What the task asks: Turn the lines of the material into a Markdown table with the columns Row and Line, starting at the line containing "How distantly are" and ending with the last line of the material. Leave out blank lines.

Data listing:
_ _ _ _
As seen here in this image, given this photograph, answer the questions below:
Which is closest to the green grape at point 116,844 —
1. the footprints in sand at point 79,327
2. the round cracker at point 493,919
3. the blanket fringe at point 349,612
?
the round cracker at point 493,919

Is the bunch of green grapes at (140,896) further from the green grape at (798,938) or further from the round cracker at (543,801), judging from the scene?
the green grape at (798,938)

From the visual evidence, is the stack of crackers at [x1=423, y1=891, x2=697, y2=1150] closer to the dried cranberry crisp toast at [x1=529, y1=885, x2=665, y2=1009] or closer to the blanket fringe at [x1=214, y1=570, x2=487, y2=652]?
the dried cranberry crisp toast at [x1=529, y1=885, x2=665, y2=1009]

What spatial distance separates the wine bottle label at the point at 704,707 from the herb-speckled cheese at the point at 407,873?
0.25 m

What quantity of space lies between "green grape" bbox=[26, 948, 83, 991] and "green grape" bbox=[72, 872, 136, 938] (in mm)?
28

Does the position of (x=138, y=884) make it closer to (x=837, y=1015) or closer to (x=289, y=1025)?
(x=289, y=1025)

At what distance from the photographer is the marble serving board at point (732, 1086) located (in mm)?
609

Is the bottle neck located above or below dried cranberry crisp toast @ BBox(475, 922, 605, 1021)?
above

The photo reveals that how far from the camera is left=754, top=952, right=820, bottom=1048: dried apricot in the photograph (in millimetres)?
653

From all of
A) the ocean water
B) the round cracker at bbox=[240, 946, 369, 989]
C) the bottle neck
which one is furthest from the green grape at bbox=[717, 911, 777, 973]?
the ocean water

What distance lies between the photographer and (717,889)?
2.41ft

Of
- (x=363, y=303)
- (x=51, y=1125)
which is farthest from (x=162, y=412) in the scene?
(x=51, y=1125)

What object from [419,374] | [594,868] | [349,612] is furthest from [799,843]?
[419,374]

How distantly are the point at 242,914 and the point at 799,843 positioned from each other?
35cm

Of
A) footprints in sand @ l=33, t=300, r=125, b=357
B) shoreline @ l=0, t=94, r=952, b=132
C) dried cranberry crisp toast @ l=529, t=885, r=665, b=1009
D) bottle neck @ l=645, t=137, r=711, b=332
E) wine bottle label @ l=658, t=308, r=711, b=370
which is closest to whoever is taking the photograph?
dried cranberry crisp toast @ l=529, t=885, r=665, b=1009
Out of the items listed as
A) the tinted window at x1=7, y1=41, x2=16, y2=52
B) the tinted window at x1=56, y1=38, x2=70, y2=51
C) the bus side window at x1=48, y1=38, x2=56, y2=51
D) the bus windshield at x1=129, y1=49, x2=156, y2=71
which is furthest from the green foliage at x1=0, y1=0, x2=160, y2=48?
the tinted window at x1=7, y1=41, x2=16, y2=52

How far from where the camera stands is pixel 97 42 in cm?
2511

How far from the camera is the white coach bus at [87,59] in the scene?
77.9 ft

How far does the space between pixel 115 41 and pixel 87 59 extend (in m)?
_ _ _ _
Answer in full:
| Row | Line |
|---|---|
| 1 | How distantly are the point at 242,914 and the point at 799,843 positioned from each other? |
| 2 | 35cm |
| 3 | Of |
| 4 | A) footprints in sand @ l=33, t=300, r=125, b=357 |
| 5 | B) shoreline @ l=0, t=94, r=952, b=132 |
| 6 | C) dried cranberry crisp toast @ l=529, t=885, r=665, b=1009 |
| 7 | D) bottle neck @ l=645, t=137, r=711, b=332 |
| 8 | E) wine bottle label @ l=658, t=308, r=711, b=370 |
| 9 | which is closest to whoever is taking the photograph? |
| 10 | dried cranberry crisp toast @ l=529, t=885, r=665, b=1009 |
| 11 | Out of the items listed as |
| 12 | A) the tinted window at x1=7, y1=41, x2=16, y2=52 |
| 13 | B) the tinted window at x1=56, y1=38, x2=70, y2=51 |
| 14 | C) the bus side window at x1=48, y1=38, x2=56, y2=51 |
| 15 | D) the bus windshield at x1=129, y1=49, x2=156, y2=71 |
| 16 | which is furthest from the green foliage at x1=0, y1=0, x2=160, y2=48? |
| 17 | the tinted window at x1=7, y1=41, x2=16, y2=52 |
| 18 | How far from where the camera stands is pixel 97 42 in cm? |
| 19 | 2511 |
| 20 | How far from the camera is the white coach bus at [87,59] in the scene? |
| 21 | 77.9 ft |
| 22 | How far does the space between pixel 115 41 and pixel 87 59 extend (in m)? |